GIVEN EXERCISE
Convert the stretch from the start of the rows through the line containing "6.18 metres" into a Markdown table with the columns No and Entry, numbering each line and omitting blank ones.

INFORMATION SHOWN
start

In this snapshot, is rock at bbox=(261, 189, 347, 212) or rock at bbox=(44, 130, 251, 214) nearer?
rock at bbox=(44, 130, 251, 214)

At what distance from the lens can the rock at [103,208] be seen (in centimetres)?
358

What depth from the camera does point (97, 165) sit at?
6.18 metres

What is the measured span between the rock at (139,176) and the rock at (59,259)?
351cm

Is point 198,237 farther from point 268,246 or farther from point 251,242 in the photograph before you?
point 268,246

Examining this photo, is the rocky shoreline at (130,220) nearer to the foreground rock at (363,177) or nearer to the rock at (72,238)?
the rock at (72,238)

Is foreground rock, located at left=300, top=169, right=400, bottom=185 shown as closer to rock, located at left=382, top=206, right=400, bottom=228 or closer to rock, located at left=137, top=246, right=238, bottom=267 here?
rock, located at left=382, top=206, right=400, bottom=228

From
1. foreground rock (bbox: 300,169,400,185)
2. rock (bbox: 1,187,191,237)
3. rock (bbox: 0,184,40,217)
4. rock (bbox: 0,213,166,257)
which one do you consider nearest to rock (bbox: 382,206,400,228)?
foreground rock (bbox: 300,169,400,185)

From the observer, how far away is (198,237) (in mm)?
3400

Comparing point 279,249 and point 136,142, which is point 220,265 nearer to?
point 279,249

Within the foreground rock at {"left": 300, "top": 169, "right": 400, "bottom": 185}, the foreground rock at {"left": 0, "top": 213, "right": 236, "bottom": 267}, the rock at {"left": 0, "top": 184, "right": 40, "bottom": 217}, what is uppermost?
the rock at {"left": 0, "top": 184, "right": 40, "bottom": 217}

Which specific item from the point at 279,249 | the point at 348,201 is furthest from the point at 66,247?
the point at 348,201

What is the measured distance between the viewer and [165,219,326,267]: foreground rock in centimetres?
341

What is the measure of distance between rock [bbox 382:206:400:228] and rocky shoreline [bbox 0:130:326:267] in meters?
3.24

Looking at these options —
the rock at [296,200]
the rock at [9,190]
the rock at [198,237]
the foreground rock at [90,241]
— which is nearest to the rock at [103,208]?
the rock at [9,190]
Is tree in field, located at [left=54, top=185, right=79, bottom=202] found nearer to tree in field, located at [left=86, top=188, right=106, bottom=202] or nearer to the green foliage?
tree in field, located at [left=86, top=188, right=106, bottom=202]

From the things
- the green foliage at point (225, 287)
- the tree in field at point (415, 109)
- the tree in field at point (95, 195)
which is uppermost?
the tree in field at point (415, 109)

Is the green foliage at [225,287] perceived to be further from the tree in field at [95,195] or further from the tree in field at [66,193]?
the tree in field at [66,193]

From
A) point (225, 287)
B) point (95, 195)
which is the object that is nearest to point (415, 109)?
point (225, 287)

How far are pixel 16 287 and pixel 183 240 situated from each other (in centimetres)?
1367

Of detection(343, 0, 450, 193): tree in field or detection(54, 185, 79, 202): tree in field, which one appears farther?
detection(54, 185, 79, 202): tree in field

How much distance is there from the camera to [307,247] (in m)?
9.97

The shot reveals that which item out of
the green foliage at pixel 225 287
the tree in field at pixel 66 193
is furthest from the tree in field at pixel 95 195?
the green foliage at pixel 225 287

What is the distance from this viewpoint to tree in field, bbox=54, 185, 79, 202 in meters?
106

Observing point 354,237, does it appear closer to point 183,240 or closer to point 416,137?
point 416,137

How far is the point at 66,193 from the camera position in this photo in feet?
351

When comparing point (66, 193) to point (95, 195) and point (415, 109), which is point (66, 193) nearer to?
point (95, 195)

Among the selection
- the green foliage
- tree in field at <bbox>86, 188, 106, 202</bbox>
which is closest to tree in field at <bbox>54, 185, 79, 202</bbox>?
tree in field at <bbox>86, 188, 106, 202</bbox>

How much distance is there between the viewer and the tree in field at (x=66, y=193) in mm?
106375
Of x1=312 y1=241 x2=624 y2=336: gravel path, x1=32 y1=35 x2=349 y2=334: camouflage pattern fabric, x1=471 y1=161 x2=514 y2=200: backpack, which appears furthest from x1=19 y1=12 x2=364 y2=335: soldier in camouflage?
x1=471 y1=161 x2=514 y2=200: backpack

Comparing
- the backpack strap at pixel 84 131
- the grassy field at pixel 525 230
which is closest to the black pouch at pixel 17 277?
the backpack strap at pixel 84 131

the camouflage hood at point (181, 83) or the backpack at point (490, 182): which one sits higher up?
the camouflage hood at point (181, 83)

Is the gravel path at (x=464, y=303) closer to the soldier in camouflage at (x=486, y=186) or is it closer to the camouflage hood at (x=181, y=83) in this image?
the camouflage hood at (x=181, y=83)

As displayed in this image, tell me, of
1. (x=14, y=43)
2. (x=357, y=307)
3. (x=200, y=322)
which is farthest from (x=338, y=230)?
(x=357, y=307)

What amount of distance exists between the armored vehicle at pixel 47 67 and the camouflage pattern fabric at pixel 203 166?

end

EXPECTED ANSWER
| No | Entry |
|---|---|
| 1 | In this snapshot, is rock at bbox=(261, 189, 347, 212) or rock at bbox=(44, 130, 251, 214) nearer? |
| 2 | rock at bbox=(44, 130, 251, 214) |
| 3 | At what distance from the lens can the rock at [103,208] be seen (in centimetres)? |
| 4 | 358 |
| 5 | What depth from the camera does point (97, 165) sit at? |
| 6 | 6.18 metres |